29-08-2023/in Analysis & Features, HLP /by Rand Shamaa

Expropriation addresses real estate property rights, including primary and secondary in rem rights on property. Real estate in rem rights are the direct authority that the law assigns to an individual over a specific property without the mediation of another. These rights are categorised into primary in rem rights, which include rights of usage, enjoyment, and easement, and secondary in rem rights that cover collateral mortgages, possessory mortgages, and rights of privilege.

These rights may be taken over upon the expropriation of a given property. For instance, if the public authority takes over the property, it controls ownership of that property and any associated in rem rights belonging to others, such as registered easement rights. The public authority must then compensate the former holders of these rights. Furthermore, the public authority can expropriate a right in rem on a property without taking over ownership, such as establishing an easement on a property by laying an electrical tension line while leaving the property under the owner’s possession.

Under Article 2 of the Expropriation Law, issued by Legislative Decree No. 20 of 1983, expropriation can be applied to both built and unbuilt properties, subdivided or jointly owned. It is also permissible to expropriate lands even if they are allocated for construction, so long as they are included in the expropriation plan to implement public benefit projects.

Agricultural lands have been given special attention in expropriation cases. Under Council of Ministers Circular No. 86/B-15/4778 of 1983, the expropriating authority cannot seize agricultural land and prevent the farmer from exploiting it before an official expropriation decision and settlement of the farmer’s rights.

Authorities may expropriate an entire property or just a part of it. However, if the remaining part of the property becomes unusable, the expropriating authority should then expropriate that part within three years upon the owner’s request and following a decision from the local council stating that the remaining part is unusable. In this instance, the council’s decision must be per Article 11 of Expropriation Law No. 20.

Collected data ▸

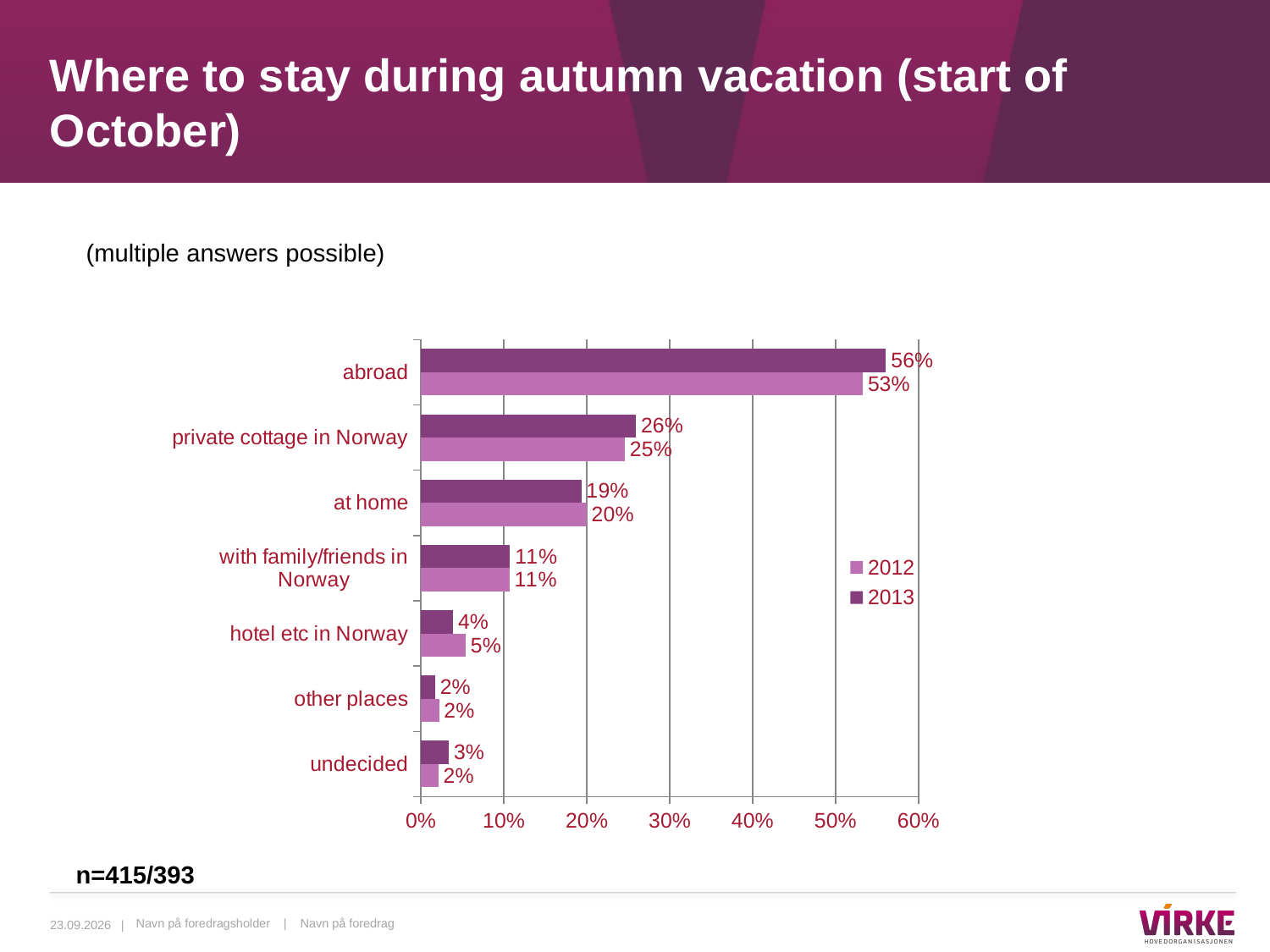
Which category has the highest value for 2013? abroad How many categories are shown on the chart? 7 What is the difference between the 2013 and 2012 values for 'abroad'? 3% What is the 2012 value for 'at home'? 20% Which series is shown in the darker purple colour? 2013 What is the 2013 value for 'abroad'? 56% What is the 2012 value for 'private cottage in Norway'? 25% Which is larger for 'at home': the 2012 value or the 2013 value? 2012 How many series does the legend list? 2 Which category has the lowest value for 2013? other places What kind of chart is shown on the slide? bar chart What is the 2013 value for 'hotel etc in Norway'? 4%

Problem set ▸
1) Print the part of the expropriation passage starting with "These rights may" and going on through "the owner’s possession.".
2) Answer these questions from the expropriation passage:
(a) Which legislative decree issued the Expropriation Law, and in what year?
(b) Within how many years must the expropriating authority take an unusable remaining part of a property at the owner's request?
(c) What example does the passage give of expropriating a right in rem without taking over ownership?
The listing plays no role in this work.

Written answers ▸
1)
These rights may be taken over upon the expropriation of a given property. For instance, if the public authority takes over the property, it controls ownership of that property and any associated in rem rights belonging to others, such as registered easement rights. The public authority must then compensate the former holders of these rights. Furthermore, the public authority can expropriate a right in rem on a property without taking over ownership, such as establishing an easement on a property by laying an electrical tension line while leaving the property under the owner’s possession.

2)
(a) Legislative Decree No. 20, in 1983.
(b) Within three years.
(c) Establishing an easement on a property by laying an electrical tension line while the property stays in the owner's possession.